Of course many bars in Manhasset, like bars everywhere, were nasty places, full of pickled people marinating in regret. Steve wanted his bar to be different. He wanted his bar to be sublime. He envisioned a bar that would cater to Manhasset's multiple personalities. A cozy pub one minute, a crazy after-hours club the next. A family restaurant early in the evening, and late at night a low-down tavern, where men and women could tell lies and drink until they dropped. Essential to Steve was the idea that Dickens would be the opposite of the outside world. Cool in the dog days, warm from the first frost until spring. His bar would always be clean and well-lighted, like the den of that perfect family we all believe exists but doesn't and never did. At Dickens everyone would feel special, though no one would stand out. Maybe my favorite story about Steve's bar concerned the man who found his way there after escaping a nearby mental hospital. No one looked askance at the man. No one asked who he was, or why he was dressed in pajamas, or why he had such a feral gleam in his eye. The gang in the barroom simply threw their arms around him, told him funny stories, and bought him drinks all day long. The only reason the poor man was eventually asked to leave was that he suddenly and for no apparent reason dropped his pants. Even then the bartenders only chided him gently, using their standard admonition: "Here now—you can't be doing that!"

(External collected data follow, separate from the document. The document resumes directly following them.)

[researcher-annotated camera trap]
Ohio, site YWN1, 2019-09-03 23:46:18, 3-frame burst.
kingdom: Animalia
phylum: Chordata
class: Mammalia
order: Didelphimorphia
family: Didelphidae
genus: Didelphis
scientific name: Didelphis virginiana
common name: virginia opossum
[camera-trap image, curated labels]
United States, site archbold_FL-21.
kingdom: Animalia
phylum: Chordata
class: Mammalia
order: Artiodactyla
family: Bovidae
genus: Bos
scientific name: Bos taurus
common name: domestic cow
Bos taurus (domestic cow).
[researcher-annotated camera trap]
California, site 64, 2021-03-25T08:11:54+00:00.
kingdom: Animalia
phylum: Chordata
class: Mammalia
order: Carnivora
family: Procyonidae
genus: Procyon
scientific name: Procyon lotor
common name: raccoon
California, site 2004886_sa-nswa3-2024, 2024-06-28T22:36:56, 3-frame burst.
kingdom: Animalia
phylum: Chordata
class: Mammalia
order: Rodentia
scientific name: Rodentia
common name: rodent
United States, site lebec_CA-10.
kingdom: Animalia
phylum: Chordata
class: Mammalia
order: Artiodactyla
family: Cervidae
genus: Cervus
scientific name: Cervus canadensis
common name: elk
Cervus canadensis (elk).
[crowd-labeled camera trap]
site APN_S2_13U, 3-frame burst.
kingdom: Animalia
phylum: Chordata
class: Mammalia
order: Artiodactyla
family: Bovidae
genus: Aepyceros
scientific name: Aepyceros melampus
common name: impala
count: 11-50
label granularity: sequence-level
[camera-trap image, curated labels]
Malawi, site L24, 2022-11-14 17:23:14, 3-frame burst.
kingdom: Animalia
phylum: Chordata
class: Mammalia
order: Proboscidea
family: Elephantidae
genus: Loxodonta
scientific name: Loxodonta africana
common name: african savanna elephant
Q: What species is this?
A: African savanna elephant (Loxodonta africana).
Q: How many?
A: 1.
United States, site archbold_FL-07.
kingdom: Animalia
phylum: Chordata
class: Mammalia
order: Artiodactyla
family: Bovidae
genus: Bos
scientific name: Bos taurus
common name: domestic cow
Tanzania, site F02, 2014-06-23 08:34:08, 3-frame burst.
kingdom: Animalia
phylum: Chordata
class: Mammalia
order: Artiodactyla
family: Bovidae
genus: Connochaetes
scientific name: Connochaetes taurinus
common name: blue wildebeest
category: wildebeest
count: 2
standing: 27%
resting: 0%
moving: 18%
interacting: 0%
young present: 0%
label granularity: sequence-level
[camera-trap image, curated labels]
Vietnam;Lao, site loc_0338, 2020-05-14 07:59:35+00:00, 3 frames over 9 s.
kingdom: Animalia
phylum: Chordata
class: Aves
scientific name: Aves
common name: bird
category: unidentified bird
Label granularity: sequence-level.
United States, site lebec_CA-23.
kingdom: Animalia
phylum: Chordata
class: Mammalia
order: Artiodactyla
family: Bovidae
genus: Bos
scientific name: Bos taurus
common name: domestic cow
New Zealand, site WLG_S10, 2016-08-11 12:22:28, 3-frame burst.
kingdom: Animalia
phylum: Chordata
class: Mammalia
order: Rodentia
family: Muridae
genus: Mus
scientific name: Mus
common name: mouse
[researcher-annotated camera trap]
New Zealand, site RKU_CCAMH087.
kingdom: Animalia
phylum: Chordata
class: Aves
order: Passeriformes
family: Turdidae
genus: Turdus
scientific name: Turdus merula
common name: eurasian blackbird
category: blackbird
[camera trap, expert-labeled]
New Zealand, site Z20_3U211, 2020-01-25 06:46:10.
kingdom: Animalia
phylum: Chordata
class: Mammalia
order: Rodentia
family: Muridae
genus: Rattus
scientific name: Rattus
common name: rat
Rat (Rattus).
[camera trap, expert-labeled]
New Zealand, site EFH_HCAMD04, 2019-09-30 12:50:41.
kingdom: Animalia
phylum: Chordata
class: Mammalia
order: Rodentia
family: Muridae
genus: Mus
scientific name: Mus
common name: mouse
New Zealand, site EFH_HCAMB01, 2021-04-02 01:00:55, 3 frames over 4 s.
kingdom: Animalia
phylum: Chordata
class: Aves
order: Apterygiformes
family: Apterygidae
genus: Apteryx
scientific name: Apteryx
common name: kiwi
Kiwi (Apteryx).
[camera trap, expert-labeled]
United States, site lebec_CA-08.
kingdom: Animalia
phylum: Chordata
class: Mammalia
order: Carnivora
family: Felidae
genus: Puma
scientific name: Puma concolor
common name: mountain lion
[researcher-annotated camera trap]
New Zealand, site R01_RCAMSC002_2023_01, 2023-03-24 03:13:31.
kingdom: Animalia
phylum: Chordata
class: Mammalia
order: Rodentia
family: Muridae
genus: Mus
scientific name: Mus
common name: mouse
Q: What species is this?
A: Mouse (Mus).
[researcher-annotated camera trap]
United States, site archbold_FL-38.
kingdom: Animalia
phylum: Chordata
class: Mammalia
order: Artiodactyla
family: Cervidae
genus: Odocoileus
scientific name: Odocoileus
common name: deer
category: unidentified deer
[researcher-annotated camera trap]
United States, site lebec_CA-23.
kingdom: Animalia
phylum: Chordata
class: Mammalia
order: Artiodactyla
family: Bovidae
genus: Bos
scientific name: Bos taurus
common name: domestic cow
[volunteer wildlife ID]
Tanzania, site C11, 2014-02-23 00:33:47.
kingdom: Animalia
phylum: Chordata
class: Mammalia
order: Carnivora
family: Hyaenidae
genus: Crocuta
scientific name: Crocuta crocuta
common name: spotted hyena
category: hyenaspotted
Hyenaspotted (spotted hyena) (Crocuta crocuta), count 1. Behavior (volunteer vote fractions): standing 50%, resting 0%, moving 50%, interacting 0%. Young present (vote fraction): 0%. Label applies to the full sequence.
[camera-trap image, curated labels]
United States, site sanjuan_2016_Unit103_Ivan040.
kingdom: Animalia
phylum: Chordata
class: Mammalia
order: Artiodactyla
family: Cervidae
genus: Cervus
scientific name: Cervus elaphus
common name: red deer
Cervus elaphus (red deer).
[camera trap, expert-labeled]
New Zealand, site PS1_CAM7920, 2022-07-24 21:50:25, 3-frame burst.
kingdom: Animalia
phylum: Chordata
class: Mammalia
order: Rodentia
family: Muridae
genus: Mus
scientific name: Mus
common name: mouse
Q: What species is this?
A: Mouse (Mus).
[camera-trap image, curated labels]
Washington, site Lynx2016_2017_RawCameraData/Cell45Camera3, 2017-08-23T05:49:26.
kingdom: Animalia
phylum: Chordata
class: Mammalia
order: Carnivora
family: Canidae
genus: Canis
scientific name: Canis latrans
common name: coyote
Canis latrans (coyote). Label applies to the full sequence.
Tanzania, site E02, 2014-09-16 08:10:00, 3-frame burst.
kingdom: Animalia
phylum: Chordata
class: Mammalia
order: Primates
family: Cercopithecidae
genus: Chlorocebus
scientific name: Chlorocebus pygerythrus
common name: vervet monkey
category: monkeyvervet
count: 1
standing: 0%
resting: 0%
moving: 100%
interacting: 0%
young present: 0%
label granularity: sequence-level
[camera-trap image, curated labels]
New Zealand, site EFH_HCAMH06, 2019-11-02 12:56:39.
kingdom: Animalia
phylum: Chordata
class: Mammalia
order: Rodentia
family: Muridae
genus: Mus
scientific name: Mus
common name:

Like love affairs, bars depend on a delicate mix of timing, chemistry, lighting, luck and--maybe above all--generosity. From the start Steve declared that no one at Dickens would feel slighted. His burgers would be three-inch soufflés of filet mignon, his closing time would be negotiable, no matter what the law said, and his bartenders would give an extra--extra--long pour. A standard drink at Dickens would be a double anywhere else. A double would leave you cross-eyed. A triple would "cream your spinach," according to my mother's younger brother, my Uncle Charlie, the first bartender Steve ever hired.

A true son of Manhasset, Steve believed in booze. Everything he was, he owed to booze. His father, a Heineken distributor, died and left Steve a small fortune when he was young. Steve's daughter was named Brandy, his speedboat was named Dipsomania, and his face, after years of homeric drinking, was that telltale shade of scarlet. He saw himself as a Pied Piper of Alcohol, and the pie-eyed residents of Manhasset saw him that way, too. Through the years he developed a fanatic following, a legion of devotees. A Cult of Steve.